Phishing sites copy real UIs but route approvals to attacker-controlled programs. Bookmark official URLs; never follow Discord or X DM links. More context in our wallet security guide.
How to revoke token approvals
Stale delegations are hygiene, not paranoia. If you tried a DEX six months ago and approved a router, that delegate may still be able to move tokens up to the remaining allowance.
Option 1: Revoke tools
Community revoke dashboards (search "Solana revoke" from official wallet docs,
not sponsored ads) list active delegations across your token accounts. They
submit a Revoke instruction that clears the delegate. You pay a
small transaction fee per revoke — usually a fraction of a cent in SOL.
Option 2: Wallet token detail screens
Some wallets expose delegation under an individual token's advanced settings. If you see a delegate address that is not a program you recognize, revoke it.
Option 3: Approve zero
Technically, approving delegate with amount 0 also clears
spending power. Revoke is the explicit instruction for this; tools wrap it for you.
Revoking does not disconnect the site from your wallet — that is a separate "connected apps" list in Phantom or Solflare settings. Do both periodically: disconnect unused sites and revoke token delegations you no longer need.

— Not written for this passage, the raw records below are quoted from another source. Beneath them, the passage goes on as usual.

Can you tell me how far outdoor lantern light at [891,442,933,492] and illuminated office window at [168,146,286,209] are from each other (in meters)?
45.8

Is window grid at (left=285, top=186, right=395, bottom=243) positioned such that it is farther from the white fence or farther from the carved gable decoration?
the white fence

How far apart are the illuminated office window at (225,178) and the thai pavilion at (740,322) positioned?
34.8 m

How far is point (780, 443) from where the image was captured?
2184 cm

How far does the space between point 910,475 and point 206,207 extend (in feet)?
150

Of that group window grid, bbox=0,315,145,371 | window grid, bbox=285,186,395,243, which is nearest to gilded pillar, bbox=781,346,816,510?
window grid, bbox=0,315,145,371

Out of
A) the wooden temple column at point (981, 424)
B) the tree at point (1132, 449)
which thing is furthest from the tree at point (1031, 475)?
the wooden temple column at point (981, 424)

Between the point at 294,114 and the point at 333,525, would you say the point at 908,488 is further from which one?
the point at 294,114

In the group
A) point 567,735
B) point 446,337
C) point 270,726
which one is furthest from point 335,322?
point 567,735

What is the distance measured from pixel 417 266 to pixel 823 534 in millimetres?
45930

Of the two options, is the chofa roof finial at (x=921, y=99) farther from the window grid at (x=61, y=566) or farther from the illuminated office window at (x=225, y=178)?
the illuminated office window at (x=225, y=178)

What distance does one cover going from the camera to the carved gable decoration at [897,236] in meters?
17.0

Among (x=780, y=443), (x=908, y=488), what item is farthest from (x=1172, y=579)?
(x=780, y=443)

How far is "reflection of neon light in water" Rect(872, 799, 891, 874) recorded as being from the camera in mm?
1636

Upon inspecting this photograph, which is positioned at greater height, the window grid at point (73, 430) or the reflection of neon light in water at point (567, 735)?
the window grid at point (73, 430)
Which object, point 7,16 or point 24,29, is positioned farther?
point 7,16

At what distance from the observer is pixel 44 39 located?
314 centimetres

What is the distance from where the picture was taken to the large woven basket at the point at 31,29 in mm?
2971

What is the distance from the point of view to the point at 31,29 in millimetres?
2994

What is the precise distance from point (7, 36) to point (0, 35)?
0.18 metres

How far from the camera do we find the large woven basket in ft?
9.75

Approvals vs account authority (do not confuse them)
Newer users sometimes mix up delegate (limited transfer rights) with owner authority (full control). The Token Program allows changing authorities on an account:
- Owner — can transfer, burn, and reassign authorities.
- Close authority — can close the account and reclaim rent.
- Delegate — can transfer up to the approved amount only.
Malicious transactions may try to set the owner to an attacker's key. That is not a normal DEX approval — it is a full takeover. Reject immediately. Legitimate apps rarely ask to change owner authority on your existing token accounts; they create new PDAs or ATAs instead.
Practical checklist
- Approve the minimum amount needed for the current action when the app offers a choice.
- Prefer one-transaction swaps that approve and consume in the same tx (common on modern aggregators).
- Revoke quarterly or after experimenting with unknown protocols.
- Keep valuable tokens in a cold wallet that never signs random approvals.
- Use a hot wallet with limited balances for dApps and games.
- After any payment, verify on-chain — our payment verification guide shows how to confirm transfers landed.
- Hide spam tokens but never click their links — spam token cleanup explains why.